Cassette Tapes and Heartbreak

A rock critic mourns his wife and celebrates the music of the scene they shared

Of course the Nirvana chapter begins with the goofball announcement, "The spring of 1994 was marked by two key events in rock history: The death of Kurt Cobain and the birth of Zima." As with Pavement's Steven Malkmus, Sheffield's quick quips have long been mistaken by dumb people for straight-up glibness. Make no mistake—those people are our enemies. They would have us deny that there was a time sincerity and irony were not mutually exclusive options, before the gaping chasm between snark and emo swallowed up any ambiguity of emotion. That time was the '90s, a decade whose flimsy promises were always already broken. We could only afford to approach our future with such irreverence, after all, because our dreams were so pathetically limited. Adequate health care, listenable radio, a modicum of gender parity—who would deny us these crumbs?
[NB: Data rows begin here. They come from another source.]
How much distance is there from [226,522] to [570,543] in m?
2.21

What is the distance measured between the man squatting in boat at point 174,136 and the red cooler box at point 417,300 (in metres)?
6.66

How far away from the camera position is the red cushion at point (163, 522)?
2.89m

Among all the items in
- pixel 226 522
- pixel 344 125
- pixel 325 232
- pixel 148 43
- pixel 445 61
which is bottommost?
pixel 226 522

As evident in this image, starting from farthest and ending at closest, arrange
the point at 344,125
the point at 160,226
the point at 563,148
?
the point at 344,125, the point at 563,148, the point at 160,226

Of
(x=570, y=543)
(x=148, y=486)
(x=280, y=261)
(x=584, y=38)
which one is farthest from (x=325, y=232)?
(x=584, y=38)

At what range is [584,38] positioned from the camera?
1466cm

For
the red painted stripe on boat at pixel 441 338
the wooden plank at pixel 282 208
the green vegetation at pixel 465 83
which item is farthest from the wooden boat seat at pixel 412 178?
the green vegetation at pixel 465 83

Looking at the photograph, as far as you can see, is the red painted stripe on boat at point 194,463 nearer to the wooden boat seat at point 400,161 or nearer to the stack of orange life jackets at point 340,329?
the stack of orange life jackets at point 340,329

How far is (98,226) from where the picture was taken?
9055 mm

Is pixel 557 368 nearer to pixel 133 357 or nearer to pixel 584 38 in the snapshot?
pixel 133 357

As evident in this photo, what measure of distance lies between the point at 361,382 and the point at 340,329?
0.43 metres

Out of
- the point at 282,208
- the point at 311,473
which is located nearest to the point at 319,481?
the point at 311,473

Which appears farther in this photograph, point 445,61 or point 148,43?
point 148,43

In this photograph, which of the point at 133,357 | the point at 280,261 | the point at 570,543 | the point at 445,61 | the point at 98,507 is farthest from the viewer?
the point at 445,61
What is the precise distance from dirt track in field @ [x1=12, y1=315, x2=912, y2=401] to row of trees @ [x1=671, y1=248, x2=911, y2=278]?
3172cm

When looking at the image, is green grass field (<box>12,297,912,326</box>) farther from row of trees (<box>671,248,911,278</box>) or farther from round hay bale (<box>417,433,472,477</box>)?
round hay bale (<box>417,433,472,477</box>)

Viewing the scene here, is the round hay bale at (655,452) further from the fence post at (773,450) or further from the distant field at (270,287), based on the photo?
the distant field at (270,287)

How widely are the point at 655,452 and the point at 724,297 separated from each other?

'Rolling Stone' senior editor (and Zima  eulogist) Rob Sheffield
Deborah Schuman Zeolla
'Rolling Stone' senior editor (and Zima eulogist) Rob Sheffield

It's tempting to moan that our decade holds a funhouse mirror up to the '90s, minus the fun. Irony, once a strategy for surviving mass culture, has soured into a cheap tic, as the knowing slacker repartee of MST3K devolves the inane rat-a-tat of Best Week Ever. And the self-proclaimed sluts who grind for the webcam mouth the same language of empowerment that made sense in riot grrrl. But Sheffield refuses to settle for that cheap comparison, and we should too—that way lies the sins of Boomerdom. True, Love Is a Mix Tape makes me wish I'd loved the '90s more at the time, but it also reminds me that if I had, they wouldn't have been the '90s. The feeling it generates is the opposite of nostalgia, a swelling sense of the importance of basking in the present, and being grateful that I still have a chance to love the '00s as much as they deserve.